The second part of our gospel text is about what is required of the followers of Jesus. A lot of people wanted to join the group and follow him; but a lot of them had conditions and other priorities. To this, Jesus says that their sorry excuses are not good enough for the kingdom of God. He demands radical obedience in his disciples. Discipleship is not for the fainthearted. If we’re not ready to make this kingdom the number one priority of our life, we are not fit to follow Jesus. Some disciples of Jesus thought that following Jesus would bring them glory and fame; but the truth is, Neither Jesus nor his followers can reach the heavenly glory without denying themselves and picking up their cross in this lifetime.
Putting these two scenes together, we could possibly understand the Samaritan rejection story as driven by a political motive. The Samaritans rejected Jesus out of political fear and not merely out of prejudice against the Jews, then Jesus proceeds to teach that postponing the decision to join him as disciples is tantamount to rejecting him, like the Samaritans rejected him out of fear.
Jesus was homeless because preaching and working for the kingdom of God was his absolute priority. His disciples left all their homes and livelihood to join him for the same cause. They were homeless during Jesus’s public ministry period but they started establishing another home; the community of disciples, a.k.a. the reign of God, a.k.a. the kingdom of God. If you remember my multiple messages on the kingdom of God, you’ll know that this kingdom is not a physical space but the community of disciples who work to bring God’s reign of radical love and justice on earth.
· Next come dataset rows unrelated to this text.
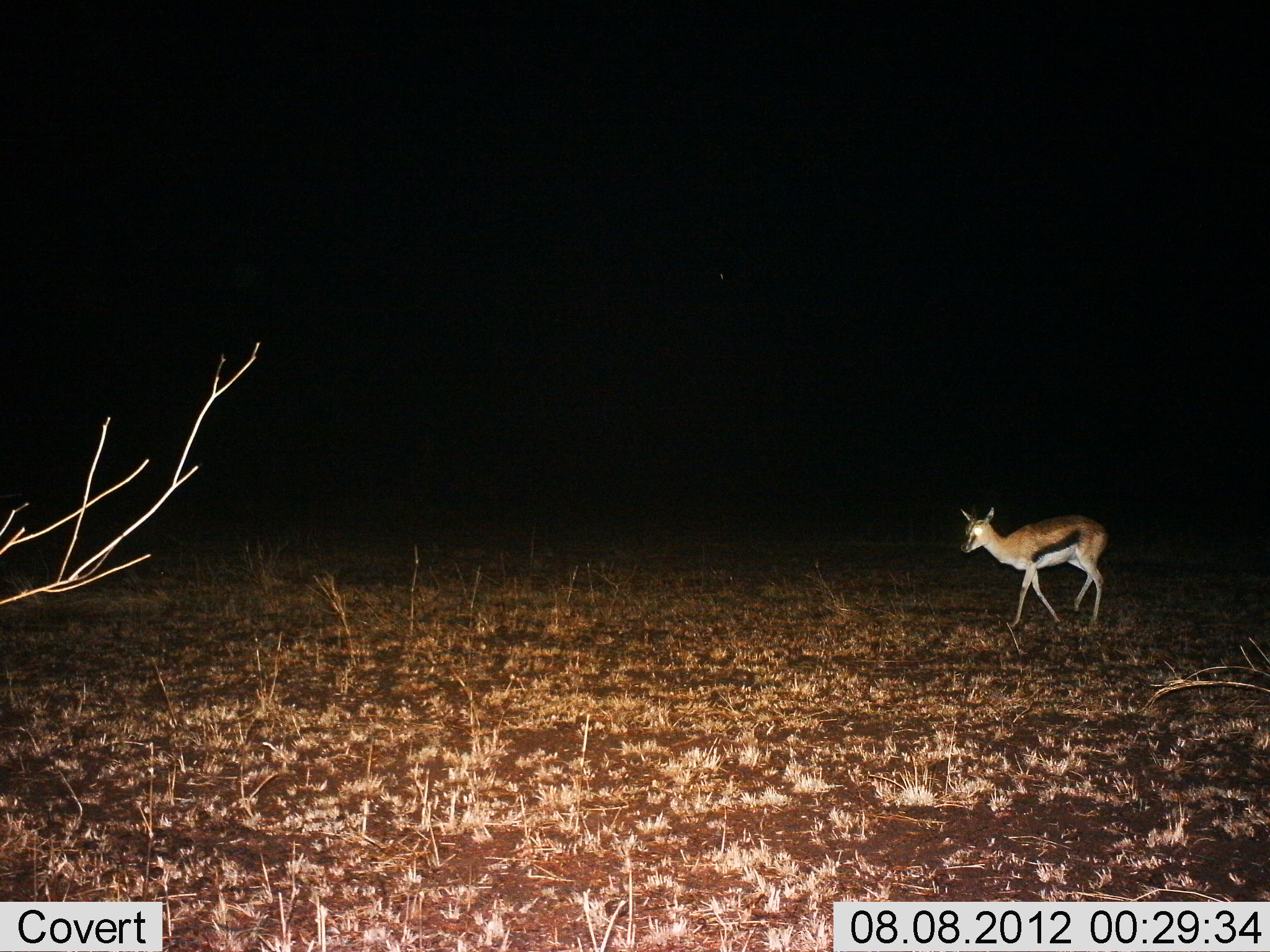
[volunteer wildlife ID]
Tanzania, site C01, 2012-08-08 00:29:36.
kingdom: Animalia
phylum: Chordata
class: Mammalia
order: Artiodactyla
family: Bovidae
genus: Eudorcas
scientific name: Eudorcas thomsonii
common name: thomson's gazelle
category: gazellethomsons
Gazellethomsons (thomson's gazelle) (Eudorcas thomsonii), count 1. Behavior (volunteer vote fractions): standing 20%, resting 0%, moving 90%, interacting 0%. Young present (vote fraction): 0%. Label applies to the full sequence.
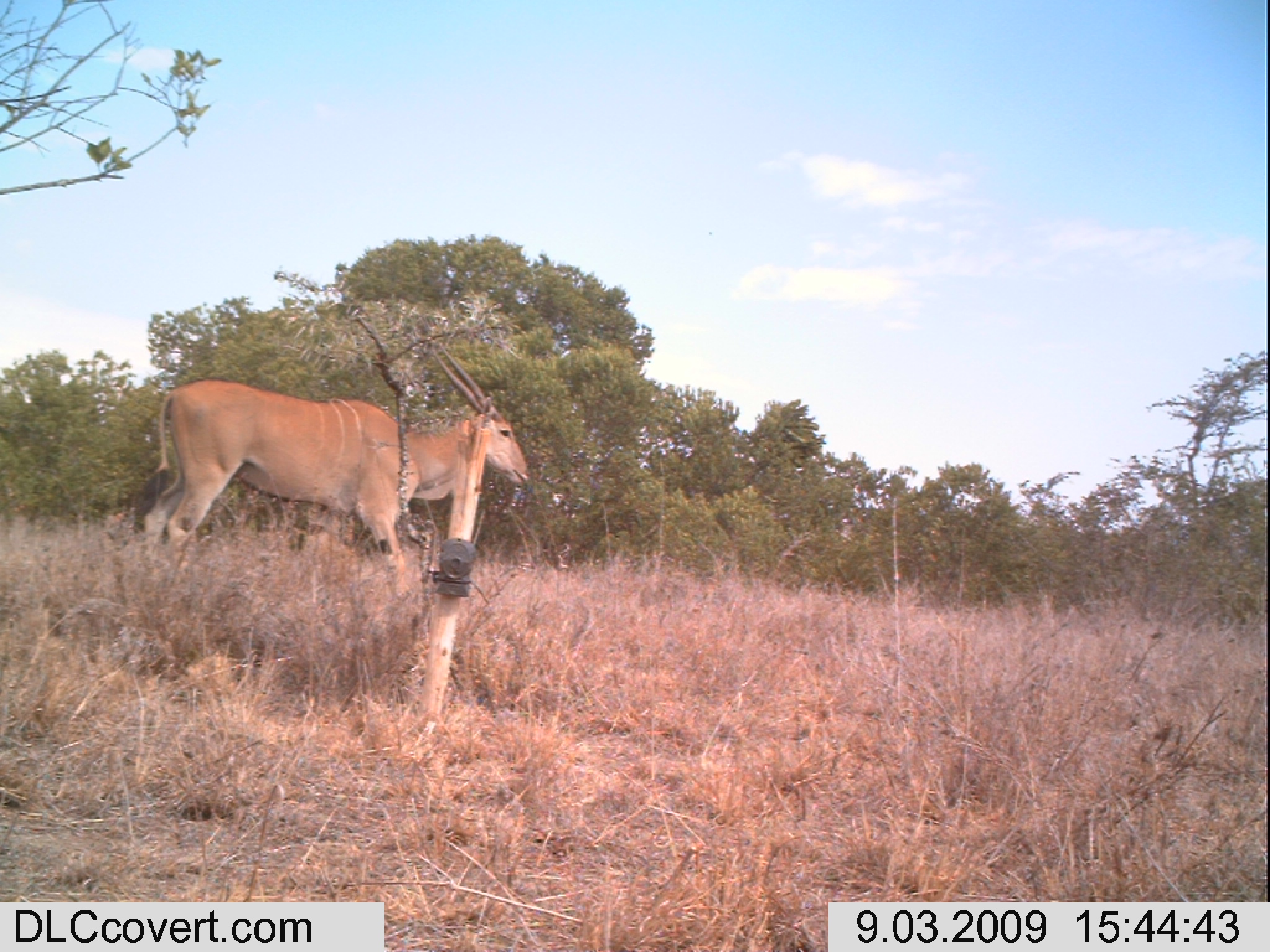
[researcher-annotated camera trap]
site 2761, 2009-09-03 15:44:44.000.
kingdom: Animalia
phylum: Chordata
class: Mammalia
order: Artiodactyla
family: Bovidae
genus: Tragelaphus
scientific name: Tragelaphus oryx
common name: eland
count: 1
So we have our family and a place we call home here on earth. They are important because they provide roots and anchors for us. But as Christians who are called to be disciples and not just believers, we have a new family and home. Our Christian community where we tirelessly work to preach the gospel of Jesus by loving and serving our neighbors (and enemies, because we are called to love them too) is our home. For Jesus who had “nowhere to lay his head”, the community he formed with his followers was his home, although he didn’t have a physical home. Today, I want you to remember that as disciples, we are each other’s home. Our church community is our home. Our Kimberley community where we serve others is our home. Our global world for which we pray and also serve from afar is our home. Wherever there is the gospel of Jesus in the form of acts of love and justice is home for the disciples of Jesus. On the flip side, this is a call for us to actively be a part of this new home, the community of disciples, by spreading God’s radical love and justice in our world. This is the kingdom of God that Jesus taught.